Requirement 1
Answer these from the passage below about the village's church, streets and fort:
(a) During which years was the present-day church built?
(b) To what year do the old wells on the Place de l'Église square date back?
(c) In what month and year did the British capture Fort Jacques-Cartier?
Requirement 2
Pick up the passage below about the village's church, streets and fort after its final sentence and extend it.

Passage provided
..........
The first settlers arrived around 1679, and in 1714 the village became an official parish.

The present-day church, a historical-registered building, was built from 1754 to 1767. Interrupted during construction by the Seven Years' War (1756–1763), it is one of the last buildings to be constructed under the French regime. The church has a facade and two towers, a baroque interior, a neoclassical reredos, and two tiers of openings on the bell tower, a presbytery (designed by architect Charles Baillargé in 1849) featuring five neatly lined dormer windows. A cemetery encircles the square, leading to the river below.

The Place de l'Église square is crowned with old wells dating back to 1799. Vieux Chemin street was built along the same geographical line as that Chemin-du-Roy, the first road linking Montreal and Quebec City in the 18th century. Wooden and stone homes dot the narrow and shaded street that borders the cape. The quay is on the Saint Lawrence River.

In 1759 following the defeat of the French at the Battle of the Plains of Abraham during the Seven Years' War, the commander of the French forces, Chevalier de Lévis, ordered the construction of Fort Jacques-Cartier at the mouth of the Jacques-Cartier River from materials originally destined for the construction of a church. The following year, using the fort as a logistics base, Lévis attempted unsuccessfully with 7,000 men to recapture Quebec City from the British. The British captured the fort in September 1760 and kept a garrison there until 1763 after which they abandoned it. Virtually nothing remains of the fort aside from archaeological remains, which is also situated on private land inaccessible to the public on the 'Plateau Jacques-Cartier' district of the municipality. Close by, is the Allsopp House (late 18th century), an old seigneurial manor named after the Allsopp family, now a private property registered as a historical building.
..........
Supplied entries

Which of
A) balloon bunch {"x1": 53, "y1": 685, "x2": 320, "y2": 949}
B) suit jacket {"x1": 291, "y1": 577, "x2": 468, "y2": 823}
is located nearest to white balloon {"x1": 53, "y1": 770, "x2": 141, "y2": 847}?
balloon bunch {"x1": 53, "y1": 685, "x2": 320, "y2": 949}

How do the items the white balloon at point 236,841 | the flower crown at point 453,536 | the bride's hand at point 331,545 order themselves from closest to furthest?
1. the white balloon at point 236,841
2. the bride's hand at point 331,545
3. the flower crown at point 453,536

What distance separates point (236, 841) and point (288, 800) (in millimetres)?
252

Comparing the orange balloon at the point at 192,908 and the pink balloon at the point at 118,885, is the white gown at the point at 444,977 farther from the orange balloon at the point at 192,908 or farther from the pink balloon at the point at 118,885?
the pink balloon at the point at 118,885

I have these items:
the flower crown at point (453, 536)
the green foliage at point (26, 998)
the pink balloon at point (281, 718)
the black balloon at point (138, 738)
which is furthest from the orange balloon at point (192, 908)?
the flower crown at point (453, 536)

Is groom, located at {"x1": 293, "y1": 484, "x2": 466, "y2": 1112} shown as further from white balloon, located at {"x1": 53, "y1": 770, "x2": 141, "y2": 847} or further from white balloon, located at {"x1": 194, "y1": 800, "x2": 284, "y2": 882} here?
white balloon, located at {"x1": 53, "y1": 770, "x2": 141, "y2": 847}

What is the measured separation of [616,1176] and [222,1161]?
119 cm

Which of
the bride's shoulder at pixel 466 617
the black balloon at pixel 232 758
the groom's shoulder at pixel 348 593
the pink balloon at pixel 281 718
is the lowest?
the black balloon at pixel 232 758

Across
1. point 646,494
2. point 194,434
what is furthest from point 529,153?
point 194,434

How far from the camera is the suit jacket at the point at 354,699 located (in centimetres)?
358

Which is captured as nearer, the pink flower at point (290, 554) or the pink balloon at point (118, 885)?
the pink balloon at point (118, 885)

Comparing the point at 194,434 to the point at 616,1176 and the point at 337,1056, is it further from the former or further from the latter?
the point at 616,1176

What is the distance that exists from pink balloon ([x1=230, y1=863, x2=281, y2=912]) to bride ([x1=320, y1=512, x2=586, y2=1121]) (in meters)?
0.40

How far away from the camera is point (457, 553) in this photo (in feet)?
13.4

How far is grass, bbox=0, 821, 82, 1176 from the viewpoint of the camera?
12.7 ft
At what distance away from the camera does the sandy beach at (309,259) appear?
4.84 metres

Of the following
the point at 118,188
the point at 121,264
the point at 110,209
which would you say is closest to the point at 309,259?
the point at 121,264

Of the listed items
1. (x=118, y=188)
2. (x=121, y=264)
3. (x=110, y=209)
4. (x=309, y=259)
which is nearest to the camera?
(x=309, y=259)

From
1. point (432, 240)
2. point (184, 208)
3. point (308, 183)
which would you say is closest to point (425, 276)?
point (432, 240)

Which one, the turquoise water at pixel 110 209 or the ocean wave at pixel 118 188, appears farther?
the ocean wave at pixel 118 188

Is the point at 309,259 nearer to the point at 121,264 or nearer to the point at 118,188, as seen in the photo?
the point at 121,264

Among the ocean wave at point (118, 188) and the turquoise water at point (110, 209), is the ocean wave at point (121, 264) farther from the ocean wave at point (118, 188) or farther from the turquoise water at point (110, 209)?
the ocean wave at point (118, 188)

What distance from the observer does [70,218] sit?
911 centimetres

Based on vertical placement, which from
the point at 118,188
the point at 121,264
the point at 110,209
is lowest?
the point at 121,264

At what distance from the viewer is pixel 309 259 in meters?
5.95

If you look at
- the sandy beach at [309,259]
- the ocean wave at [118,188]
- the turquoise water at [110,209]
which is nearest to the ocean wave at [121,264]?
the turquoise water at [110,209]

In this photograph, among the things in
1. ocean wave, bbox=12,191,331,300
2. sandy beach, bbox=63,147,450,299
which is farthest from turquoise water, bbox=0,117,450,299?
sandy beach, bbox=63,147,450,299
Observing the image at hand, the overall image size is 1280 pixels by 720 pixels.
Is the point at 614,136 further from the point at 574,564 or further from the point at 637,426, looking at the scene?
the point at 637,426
..........
Answer section 1
(a) 1754 to 1767
(b) 1799
(c) September 1760

Answer section 2
The founder of the Congregation of the Sisters of Bon Pasteur, Marie Fitzbach, lived in Cap-Santé from 1826 to 1840. Gérard Morisset, architect and art historian, was also a resident, and designed the interiors of many of the region's churches.

== Demographics ==
In the 2021 Census of Population conducted by Statistics Canada, Cap-Santé had a population of 3594 living in 1509 of its 1589 total private dwellings, a change of from its 2016 population of 3410. With a land area of 54.49 km2, it had a population density of in 2021.

Mother tongue (2021):
- English as first language: 1.1%
- French as first language: 97.1%
- English and French as first languages: 0.6%
- Other as first language: 1.0%

== Arts and culture ==
Cap-Santé hosts a number of annual cultural events that draw both residents and visitors:

- The Symposium Cap-Santé riche en couleurs is an outdoor arts festival where dozens of visual artists exhibit their work in the Place de l’Église, fostering artistic exchange and community engagement each summer.
- Les Journées de la culture is a city-wide cultural celebration held each September, offering a variety of free activities and performances for all ages and encouraging participation in the arts.
- Seasonal events such as the Marché du Noël d’Antan, one of the region's traditional Christmas markets, combine cultural heritage with festive activities and artisanal displays.

Cap-Santé's cultural calendar also frequently includes music recitals, family film screenings, and community-based performances, mostly hosted at Salle Albert-Fortier.